The fishing boat rounding the pier end is KY 56, which is Fisher Lass. This was not a Largo boat but belonged to Andrew Taylor of Buckhaven. So striking was the image of Fisher Lass, that it was reused again in the third postcard scene. This final image dates to a time after the roof of the Crusoe Hotel had changed once again. The flat roof proved to be leaky and so a pitched roof replaced it in the mid 1930s. In this image you can also see the road bridge over the Keil burn.
All the photographs were taken for Valentines of Dundee - the printing company that became Scotland's largest manufacturer of picture postcards. Valentines hired a team of photographers to travel the country capturing local views for postcards, which would then be sold directly to local newsagents, Post Offices and other businesses, such as Cowie the chemist. A team of travelling salespeople used catalogues to promote the images to every town and village. But, of course, local scenes did not remain unchanged over time. The addition of a new building, for example, would require a photographer to be dispatched to take new photos. Sometimes a new image would not be as appealing as the one it was replacing and so an amalgamation was created in an early form of image editing.

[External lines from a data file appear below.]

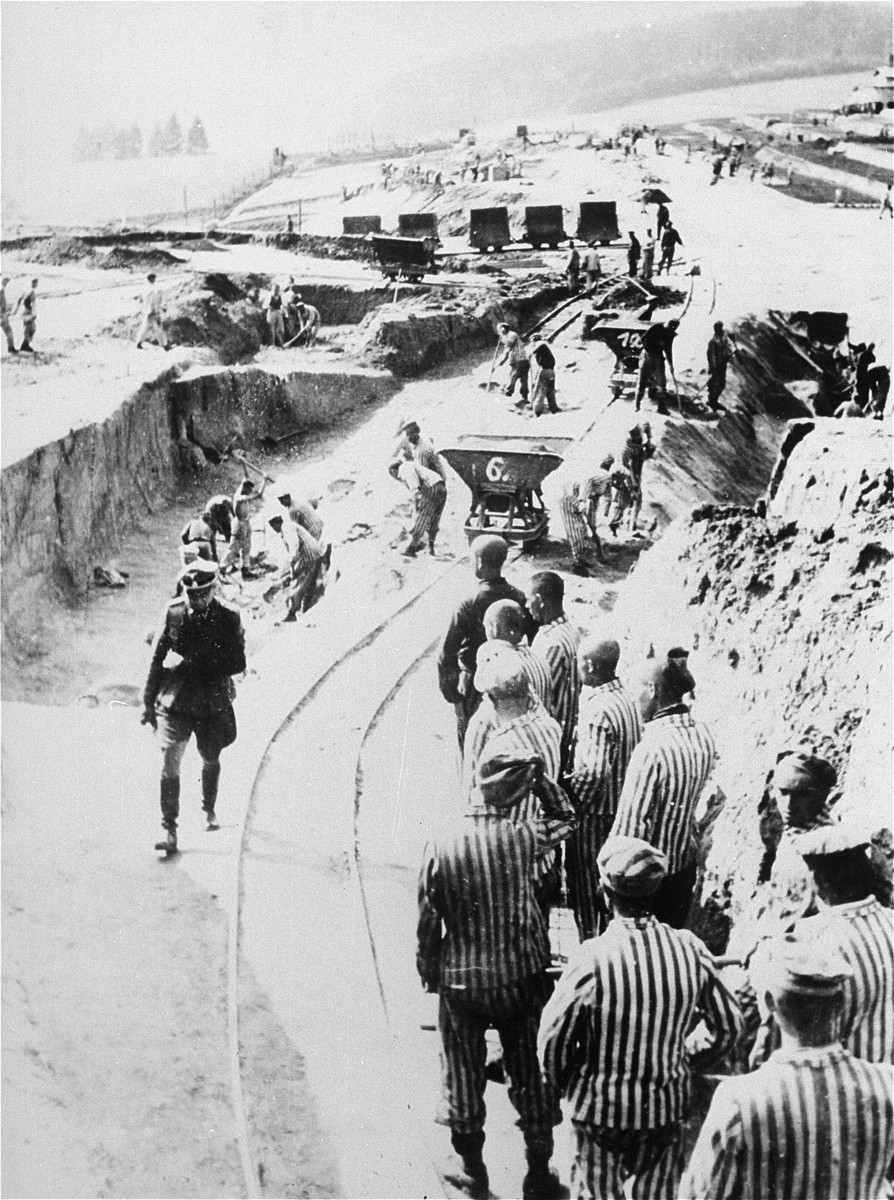 """SS-Hauptsturmfuehrer Georg Bachmaier, deputy to Commandant Franz Ziereis in Mauthausen, inspects a group of prisoners at forced labor constructing the """"Russian camp."""""""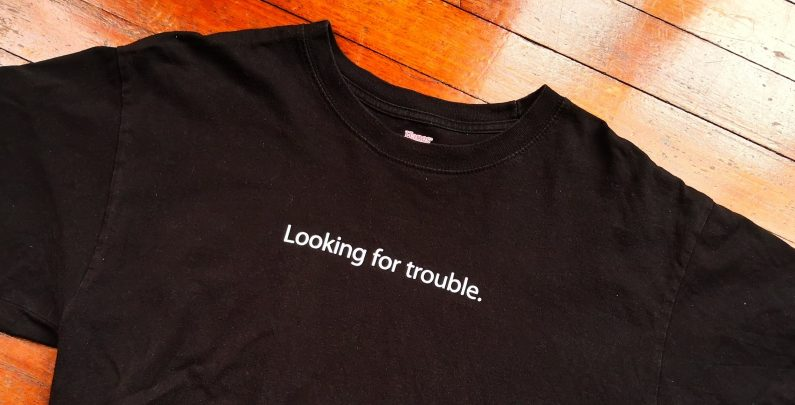 """T Shirt with """"looking for trouble"""" slogan"""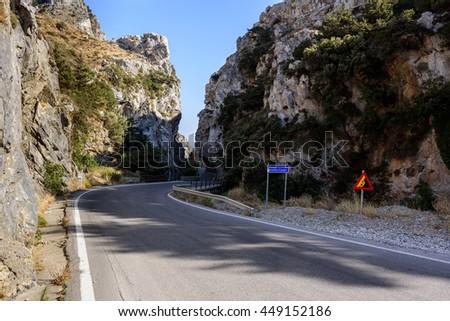 Asphalt road through Kotsifouu canyon on Crete island, Greece - stock photo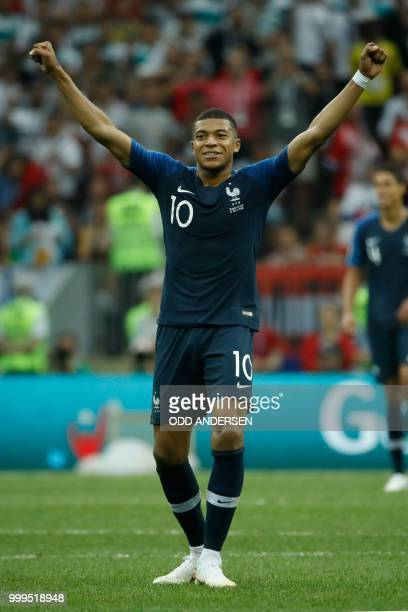 France's forward Kylian Mbappe reacts after the final whistle of the Russia 2018 World Cup final football match between France and Croatia at the...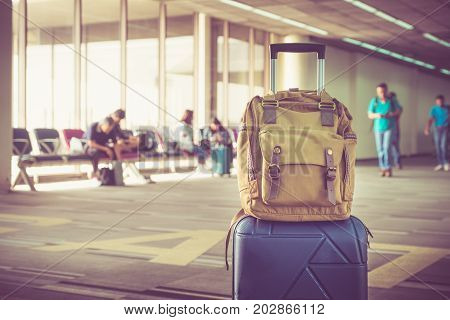 Suitcases and backpack in airport departure terminal with traveler people walking in backgroundHoliday vacation concept Business trip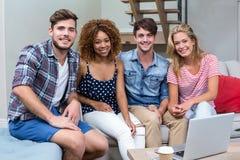 Jeunes amis heureux s'asseyant sur le sofa à la maison Photo libre de droits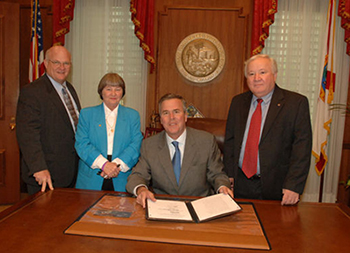 NRA lobbyist Marion Hammer with Governor Bush at Stand Your Ground bill signing, April 2005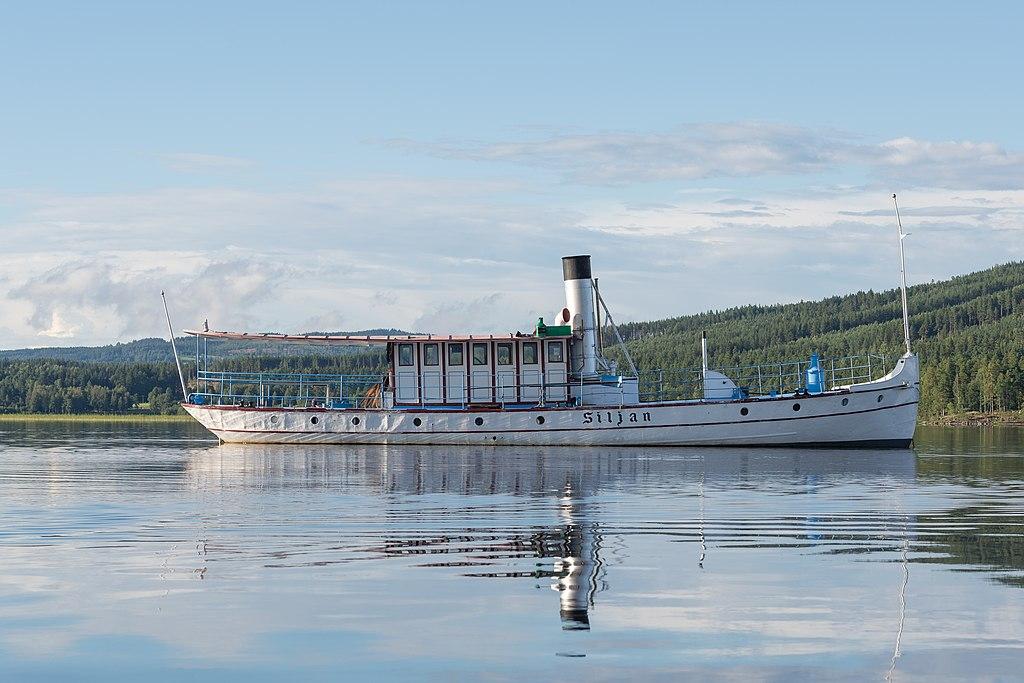 Vitt fartyg framför en grön skog och under blå himmel.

You can see by careful studying of the pair of cropped images below, that the rowing boat and buildings to the right are the same, as is the railway bridge and the Belmont Hotel building beyond the roof of the Crusoe Hotel. However, the Crusoe Hotel with its new flat roof has been added to the version on the right-hand side. Some retouching has had to be done immediately above the flat roof to fill in the gaps left by the removal of the former chimney stacks. Some rework has also been done to the pier to disguise the join on this composite image.
When the appearance of the landmark hotel changed once again in the 1930s, another new photograph was required for the Valentine's postcard catalogue. The image captured in the third postcard was perhaps deemed to be lacking in interest. In an attempt to romanticise the view, the pre-existing image of Fisher Lass was cropped and super-imposed, this time over the end of the pier. The addition of a fishing boat with billowing sail must have been appealing to the tourists, even though by this time such vessels were no longer seen at Largo.
At one time Valentines had a stock of over 30,000 images. Often the same view was used for many years. Artists were employed to make some images more saleable. Scenes might be hand-tinted, snow might be added to make a wintry view, clouds might be painted onto a featureless sky and so on. Unattractive features might be removed and (as in this case) striking features might be added to a mundane scene. And so, Fisher Lass appeared to continue to sail long after the actual vessel had ceased to exist.